Data excerpts:
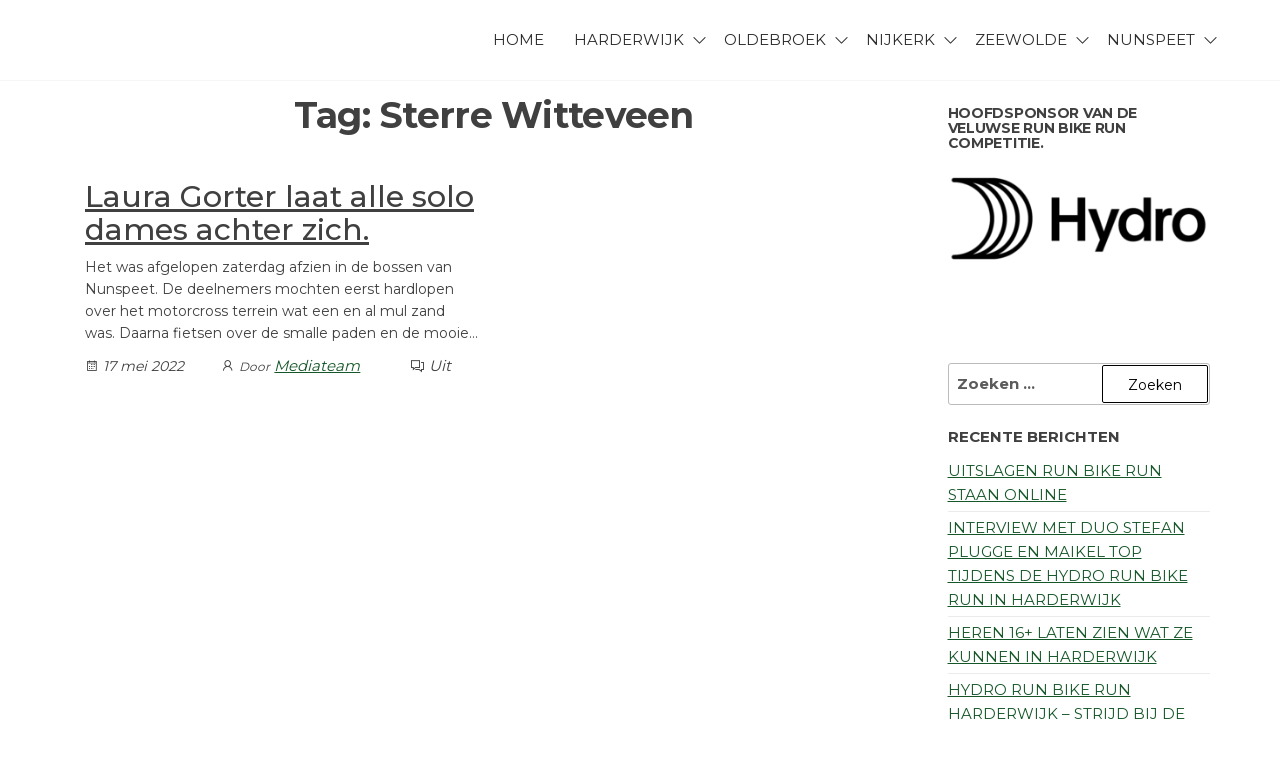

--- FILE ---
content_type: text/javascript
request_url: https://www.veluwserunbikerun.nl/wp-content/themes/envo-royal/assets/js/customscript.js?ver=1.0.13
body_size: 1216
content:
( function ( $ ) {
    // Menu fixes
    function onResizeMenuLayout() {
        if ( $( window ).width() > 767 ) {
            $( ".main-menu" ).on( 'hover', '.dropdown', function () {
                $( this ).addClass( 'open' )
            },
                function () {
                    $( this ).removeClass( 'open' )
                }
            );
            $( ".dropdown" ).on( 'focusin',
                function () {
                    $( this ).addClass( 'open' )
                }
            );
            $( ".dropdown" ).on( 'focusout',
                function () {
                    $( this ).removeClass( 'open' )
                }
            );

**WORK INSTRUCTIONS**: Omit the pictures. Repeat the rest of the data exactly.

**RESPONSE TO THE TASK**:
--- FILE ---
content_type: text/javascript
request_url: https://www.veluwserunbikerun.nl/wp-content/themes/envo-royal/assets/js/customscript.js?ver=1.0.13
body_size: 1216
content:
( function ( $ ) {
    // Menu fixes
    function onResizeMenuLayout() {
        if ( $( window ).width() > 767 ) {
            $( ".main-menu" ).on( 'hover', '.dropdown', function () {
                $( this ).addClass( 'open' )
            },
                function () {
                    $( this ).removeClass( 'open' )
                }
            );
            $( ".dropdown" ).on( 'focusin',
                function () {
                    $( this ).addClass( 'open' )
                }
            );
            $( ".dropdown" ).on( 'focusout',
                function () {
                    $( this ).removeClass( 'open' )
                }
            );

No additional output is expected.